== WHAT TO WORK ON ==
Pull every line containing "tracking" from the entries.

== Stored records ==
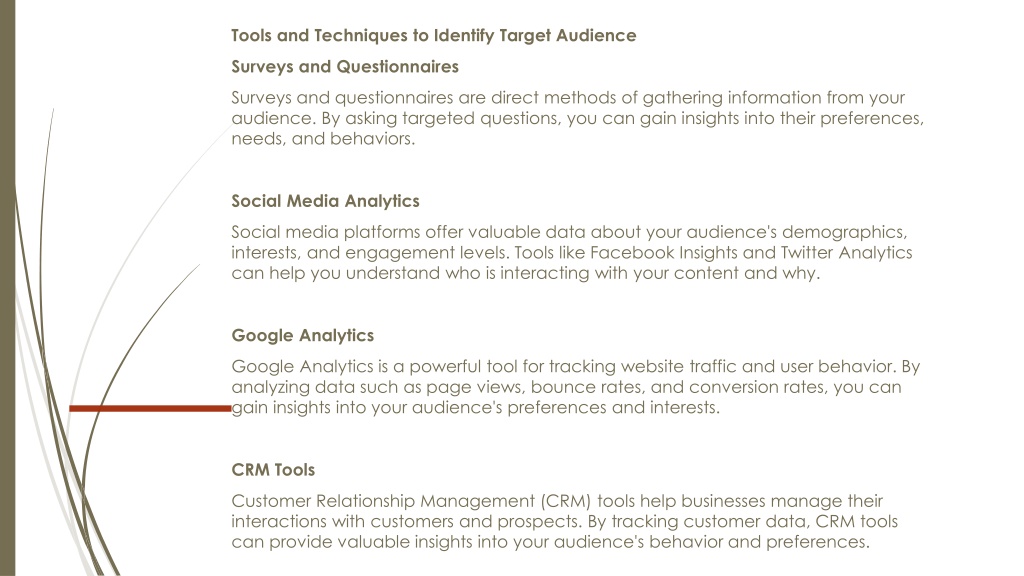 Tools and Techniques to Identify Target Audience

Surveys and Questionnaires

Surveys and questionnaires are direct methods of gathering information from your audience. By asking targeted questions, you can gain insights into their preferences, needs, and behaviors.

Social Media Analytics

Social media platforms offer valuable data about your audience's demographics, interests, and engagement levels. Tools like Facebook Insights and Twitter Analytics can help you understand who is interacting with your content and why.

Google Analytics

Google Analytics is a powerful tool for tracking website traffic and user behavior. By analyzing data such as page views, bounce rates, and conversion rates, you can gain insights into your audience's preferences and interests.

CRM Tools

Customer Relationship Management (CRM) tools help businesses manage their interactions with customers and prospects. By tracking customer data, CRM tools can provide valuable insights into your audience's behavior and preferences.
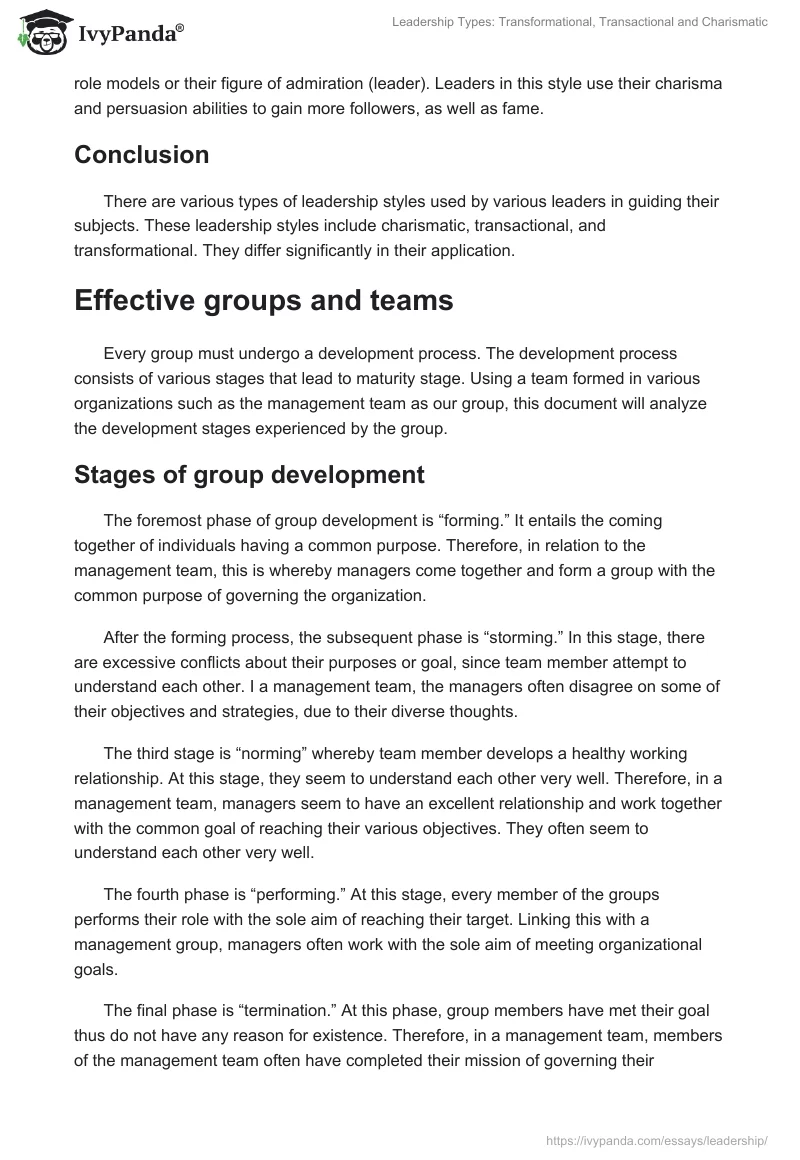 IvyPanda®

Leadership Types: Transformational, Transactional and Charismatic

role models or their figure of admiration (leader). Leaders in this style use their charisma and persuasion abilities to gain more followers, as well as fame.

Conclusion

There are various types of leadership styles used by various leaders in guiding their subjects. These leadership styles include charismatic, transactional, and transformational. They differ significantly in their application.

Effective groups and teams

Every group must undergo a development process. The development process consists of various stages that lead to maturity stage. Using a team formed in various organizations such as the management team as our group, this document will analyze the development stages experienced by the group.

Stages of group development

The foremost phase of group development is “forming.” It entails the coming together of individuals having a common purpose. Therefore, in relation to the management team, this is whereby managers come together and form a group with the common purpose of governing the organization.

After the forming process, the subsequent phase is “storming.” In this stage, there are excessive conflicts about their purposes or goal, since team member attempt to understand each other. I a management team, the managers often disagree on some of their objectives and strategies, due to their diverse thoughts.

The third stage is “norming” whereby team member develops a healthy working relationship. At this stage, they seem to understand each other very well. Therefore, in a management team, managers seem to have an excellent relationship and work together with the common goal of reaching their various objectives. They often seem to understand each other very well.

The fourth phase is “performing.” At this stage, every member of the groups performs their role with the sole aim of reaching their target. Linking this with a management group, managers often work with the sole aim of meeting organizational goals.

The final phase is “termination.” At this phase, group members have met their goal thus do not have any reason for existence. Therefore, in a management team, members of the management team often have completed their mission of governing their

https://ivypanda.com/essays/leadership/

== FINISHED TASK ==
Google Analytics is a powerful tool for tracking website traffic and user behavior. By analyzing data such as page views, bounce rates, and conversion rates, you can gain insights into your audience's preferences and interests.
Customer Relationship Management (CRM) tools help businesses manage their interactions with customers and prospects. By tracking customer data, CRM tools can provide valuable insights into your audience's behavior and preferences.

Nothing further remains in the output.